O seguinte texto foi publicado na edição de 2 de Maio de 2011 do jornal Revolution, órgão do Partido Comunista Revolucionário dos EUA:

Um Novo Desenvolvimento no Caso de Mumia Abu-Jamal
Por C. Clark Kissinger

Um painel de três juízes do Tribunal Federal de Recurso do 3º Circuito anulou a pena de morte de Mumia Abu-Jamal – pela segunda vez e desta vez por unanimidade. Antes, em 2008, esse mesmo tribunal tinha decidido por 2 a 1 que a pena de morte dada a Mumia tinha sido obtida na sequência de instruções enganadoras e inconstitucionais entregues aos jurados. O Supremo Tribunal dos EUA anulou essa decisão e devolveu-a ao 3º Circuito para que fosse reconsiderada. Mas o 3º Circuito decidiu novamente que as instruções dadas na votação para a atribuição da pena de morte a Mumia foram flagrante e inconstitucionalmente ilegais.
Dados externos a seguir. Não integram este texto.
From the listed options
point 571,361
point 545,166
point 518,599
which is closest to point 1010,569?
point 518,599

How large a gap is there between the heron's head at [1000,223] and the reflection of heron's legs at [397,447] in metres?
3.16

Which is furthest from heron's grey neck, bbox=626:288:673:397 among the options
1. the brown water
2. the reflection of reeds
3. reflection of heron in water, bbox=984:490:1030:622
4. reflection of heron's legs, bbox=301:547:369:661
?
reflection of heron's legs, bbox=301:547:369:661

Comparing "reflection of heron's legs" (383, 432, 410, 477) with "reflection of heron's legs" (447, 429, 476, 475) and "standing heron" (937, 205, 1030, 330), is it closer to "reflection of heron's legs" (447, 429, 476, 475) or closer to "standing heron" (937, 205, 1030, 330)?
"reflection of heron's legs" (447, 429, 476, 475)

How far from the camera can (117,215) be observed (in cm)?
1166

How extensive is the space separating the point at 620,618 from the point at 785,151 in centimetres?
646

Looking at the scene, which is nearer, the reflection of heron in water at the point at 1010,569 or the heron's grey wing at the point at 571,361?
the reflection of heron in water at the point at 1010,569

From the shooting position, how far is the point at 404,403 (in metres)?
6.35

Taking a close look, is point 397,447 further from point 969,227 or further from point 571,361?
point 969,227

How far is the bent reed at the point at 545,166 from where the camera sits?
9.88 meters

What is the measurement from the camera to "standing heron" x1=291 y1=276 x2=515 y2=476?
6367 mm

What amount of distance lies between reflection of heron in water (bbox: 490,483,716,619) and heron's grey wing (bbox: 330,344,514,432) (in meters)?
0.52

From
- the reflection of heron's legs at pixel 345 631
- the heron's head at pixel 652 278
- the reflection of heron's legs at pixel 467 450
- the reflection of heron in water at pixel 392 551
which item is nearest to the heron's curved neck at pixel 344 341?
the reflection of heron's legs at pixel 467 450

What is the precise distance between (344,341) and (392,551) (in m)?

Mumia Abu-Jamal é talvez o preso político mais conhecido do mundo que enfrenta uma execução. Mumia já passou quase 30 anos em isolamento no corredor da morte, depois de ter sido vítima de uma trama num julgamento manifestamente farsa. Contudo, apesar da montanha de novas provas no seu caso, o sistema judicial norte-americano tem-se recusado a conceder a Mumia um novo julgamento. Como revolucionário e ex-Pantera Negra, ele continua a ser o alvo especial de uma vendetta da classe dominante que visa tirar-lhe a vida como exemplo para todos os que se recusem a curvar-se perante o sistema.

Mesmo que esta mais recente decisão venha a ser confirmada pelo Supremo Tribunal, o Estado da Pensilvânia ainda pode ter uma oportunidade para executar Mumia. O estado tem a opção de convocar novos jurados e repetir a fraudulenta fase do julgamento dele em 1982 em que se decidiu a pena. Ou seja, os novos jurados podem vir a ser instruídos que Mumia foi considerado culpado de assassinato em primeiro grau e que a única coisa que têm de decidir é entre a execução ou a prisão perpétua. Isto constitui uma absoluta afronta, dado o que hoje sabemos sobre o julgamento original e todas as provas inocentadoras que os jurados nunca teriam oportunidade de ver. De facto, o próprio Mumia foi mantido afastado da sala do tribunal durante muito do seu próprio julgamento porque ele, muito justamente, continuou a opor-se à recusa do tribunal em permiti-lo a actuar como seu próprio advogado, em vez de ter um advogado designado pelo tribunal.

Embora ocorra nesta situação global de flagrante injustiça, a decisão técnica tomada pelo 3º Circuito é importante para os presos em casos de pena de morte. Esse tribunal continuou a defender um bem estabelecido princípio da lei de que não deve haver nenhuma restrição quanto às circunstâncias mitigadoras (coisas a favor do acusado) que cada jurado pode considerar numa condenação à morte. No julgamento de Mumia, um formulário escrito de veredicto entregue aos jurados induz claramente que os jurados apenas poderiam considerar as circunstâncias mitigadoras em que todos eles estivessem unanimemente de acordo que se aplicavam.

Devido à infame Lei Anti-Terrorismo e da Pena de Morte Efectiva, de 1996 (ratificada por Bill Clinton), Mumia não tem direito a mais nenhum recurso no sistema judicial federal. Mas a equipa legal dele está a tentar apresentar um novo recurso junto dos tribunais do Estado da Pensilvânia, com base num relatório da Academia Nacional de Ciências (NAS) dos EUA que desacredita o tipo de provas balísticas que foram apresentadas no julgamento original de Mumia.

Um movimento de massas, de alcance vasto e global na sociedade e em todo o mundo, foi um factor crucial que impediu os governantes deste país de executarem Mumia Abu-Jamal nos anos 80 e nos anos 90. É ainda mais importante que as pessoas se juntem em torno da exigência da libertação de Mumia Abu-Jamal.